In 2021, we plan to have our first KAIROS retreat opportunity for our senior students. Kairos is a retreat journey of the heart, mind, and soul. Students can expect to experience small group discussions, large group prayer sessions, witness talks, personal time, and group reflections. This retreat has the ability to impact our students in such a positive way by helping them grow closer to their classmates, closer to themselves, and closer to God.
WORSHIP AND PRAYER
At Regina, we base our philosophy on the person of Jesus Christ and the good news of salvation. We recognize the role of parents as the primary educators of their children and view our efforts as complementary. The development of the whole person is valued and promoted.
The Chapel is always accessible. Morning prayer, led by the Student Council President, becomes a source of grace and strength to carry on the work of the day. The Campus Minister plans and coordinates religious services and provides opportunities for additional spiritual and personal help. Liturgies are celebrated by a Class or by the entire student body to mark and celebrate special occasions and on Holy Days of Obligation. All are welcome to approach the table at Communion, in lieu of the Eucharist, non-Catholic students and guests are encouraged to receive a blessing so that we as a community may share in our call to be a community. We also offer low gluten Altar bread for members of our community who require it. The reception of the Sacrament of Reconciliation is offered to the students during the year.
Under the direction and guidance of the Campus Minister, upperclassmen may become Peer Ministers and assist on retreats and other spiritual functions of the Campus Ministry program. Seniors, after a full day training session, become Archdiocesan delegated Eucharistic Ministers and serve the Regina Community.

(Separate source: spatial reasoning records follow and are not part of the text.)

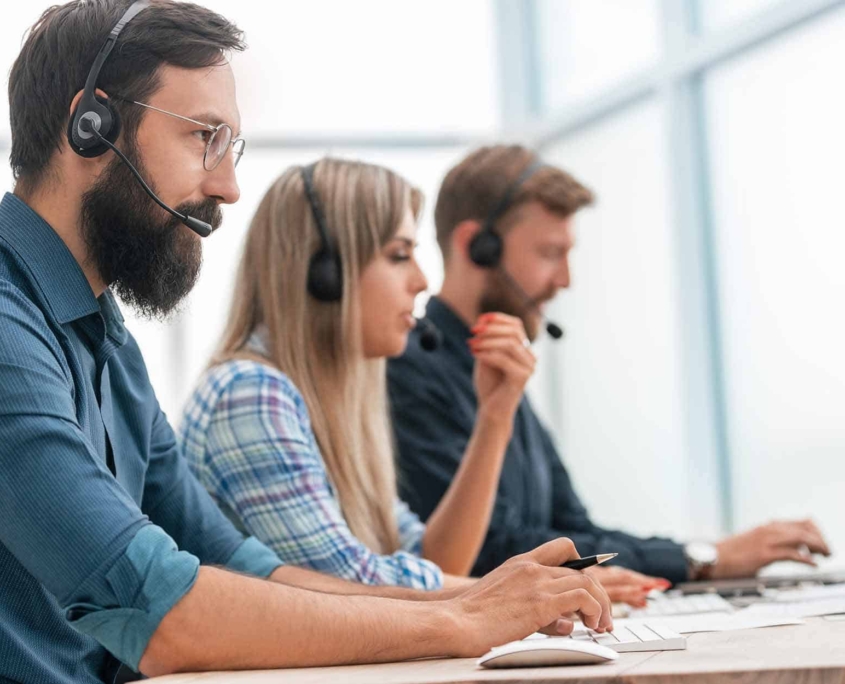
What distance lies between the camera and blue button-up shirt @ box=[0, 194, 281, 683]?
0.90 meters

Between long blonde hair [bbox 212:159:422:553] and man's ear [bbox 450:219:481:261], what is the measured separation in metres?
0.58

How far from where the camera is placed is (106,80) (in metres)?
1.12

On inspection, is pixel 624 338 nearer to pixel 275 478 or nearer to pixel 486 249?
pixel 486 249

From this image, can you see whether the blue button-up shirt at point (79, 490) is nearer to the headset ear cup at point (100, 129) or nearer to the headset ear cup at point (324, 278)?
the headset ear cup at point (100, 129)

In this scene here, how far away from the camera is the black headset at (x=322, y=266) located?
1705 millimetres

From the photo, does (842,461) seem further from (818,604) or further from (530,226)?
(818,604)

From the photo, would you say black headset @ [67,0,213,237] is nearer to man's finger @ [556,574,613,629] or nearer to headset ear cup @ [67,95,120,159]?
headset ear cup @ [67,95,120,159]

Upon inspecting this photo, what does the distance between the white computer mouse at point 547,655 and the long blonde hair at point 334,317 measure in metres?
0.80

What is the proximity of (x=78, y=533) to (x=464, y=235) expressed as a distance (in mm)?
1601

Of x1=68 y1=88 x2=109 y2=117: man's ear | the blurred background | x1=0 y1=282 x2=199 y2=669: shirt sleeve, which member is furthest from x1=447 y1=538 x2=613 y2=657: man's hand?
the blurred background

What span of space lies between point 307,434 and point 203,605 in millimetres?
615

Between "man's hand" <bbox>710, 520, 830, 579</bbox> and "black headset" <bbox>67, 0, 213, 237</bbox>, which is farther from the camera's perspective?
"man's hand" <bbox>710, 520, 830, 579</bbox>

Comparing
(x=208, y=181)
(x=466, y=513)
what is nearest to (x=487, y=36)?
(x=466, y=513)

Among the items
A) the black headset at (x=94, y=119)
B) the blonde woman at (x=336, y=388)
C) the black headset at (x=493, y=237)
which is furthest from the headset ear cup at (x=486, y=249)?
the black headset at (x=94, y=119)
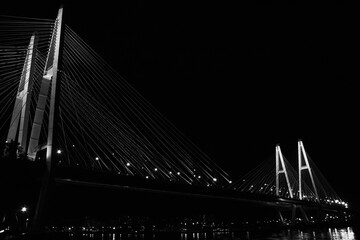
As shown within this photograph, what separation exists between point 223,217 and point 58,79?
4174cm

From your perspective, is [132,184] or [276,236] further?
[276,236]

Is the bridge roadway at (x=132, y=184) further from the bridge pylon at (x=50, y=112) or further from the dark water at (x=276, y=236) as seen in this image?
the dark water at (x=276, y=236)

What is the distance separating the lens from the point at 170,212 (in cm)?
4162

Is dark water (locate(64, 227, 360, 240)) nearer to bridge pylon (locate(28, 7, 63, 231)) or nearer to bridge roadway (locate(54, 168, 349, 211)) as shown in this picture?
bridge roadway (locate(54, 168, 349, 211))

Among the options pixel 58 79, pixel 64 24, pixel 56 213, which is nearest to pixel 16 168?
pixel 58 79

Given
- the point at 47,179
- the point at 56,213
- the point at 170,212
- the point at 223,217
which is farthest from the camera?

The extra-curricular offerings at Regina High School are numerous and diversified for students to explore hidden talents and interests and develop existing abilities that may not be fostered to the fullest in the academic curriculum alone. Students are strongly encouraged to participate in at least one extra-curricular offering. Activities are evaluated yearly and are added or dropped from the program as the interest and participation of the students indicate.
- Food, clothing, toy, pop can, and blood drives
- Thanksgiving food drive and prayer service
- Reception of the Sacrament of reconciliation
- Student Eucharistic and Peer Ministers
- Prayer before team sports
- School Chapel open to all students
The gift of conscience and its maturing process helps people become sensitive to God's purpose for life. We believe that the followers of Jesus Christ have the ability to change themselves and their world for the better. The Bible and Church traditions are two channels that can richly nourish the spiritual lives of the school community. This opportunity for growth is received mainly through prayer, study, reflection, worship, service, and good example.